DARPA “One Shot” System to Have Wind-Reading Capability
Meanwhile, in the United States, the Defense Advanced Research Projects Agency (DARPA) is proceeding forward with a One-Shot Sniper System, another “Super-Scope” that will have day/night capability, and calculate both elevation AND windage correction automatically. Prototypes have already been tested, demonstrating that a laser beam can be used to “measure the average down-range crosswind profile”. The wind data is combined with readings of temperature, humidity, and target range to provide a very sophisticated ballistic solution. DARPA’s Spec for the One Shot program calls for a 12-42X Direct View Optic (DVO), a Riflescope Display Assembly (RDA), and an Integrated Spotting Scope (ISS) with rangefinder that ranges to 2 km, and provides “crosswind measurements”. The system will be “menu-selectable” for .308 Win, .338 Lapua, and .300 Win Mag. DARPA has budgeted big bucks for the One Shot system. The ISS, by itself, is expected to cost $85,000 per unit (for the first 15 units).

These systems will never replace the utility of an experienced shooter who possesses the skills of wind reading, but it is a real boon for less experienced shooters. In terms of military utility, it is a game changer. I’ve seen and used a prototype of the One Shot, and it does perform as advertised. — SFC Emil Praslick III, USAMU Coach

Can Wind-Reading Systems Work in the Real World?

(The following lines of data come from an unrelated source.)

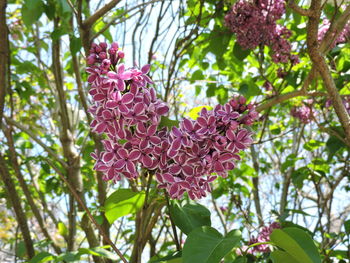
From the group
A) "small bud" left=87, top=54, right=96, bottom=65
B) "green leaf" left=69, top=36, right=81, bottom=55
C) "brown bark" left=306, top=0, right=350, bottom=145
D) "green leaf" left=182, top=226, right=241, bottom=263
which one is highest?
"green leaf" left=69, top=36, right=81, bottom=55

From what we can tell, the LIDAR system, and America’s competing One Shot System, are both designed to measure crosswind speed and angle AT THE TARGET primarily. But as any experienced long-range shooter knows, wind is rarely constant along the entire path of the bullet. There can be a 10 mph left wind near the firing point, a 5 mph tailwind in mid-trajectory, and a 20 mph right wind 1000 yards away. Importantly, wind close to the shooter has more effect on the bullet’s path than wind far downrange — that’s a matter of simple geometry. Therefore, any wind-reading system could provide incorrect solutions if it is not able to read and calculate different wind vectors along the full bullet flight path. Presumably LIDAR and One Shot systems will attempt some kind of crosswind averaging, but that will be a very challenging task, without multiple wind sensors downrange.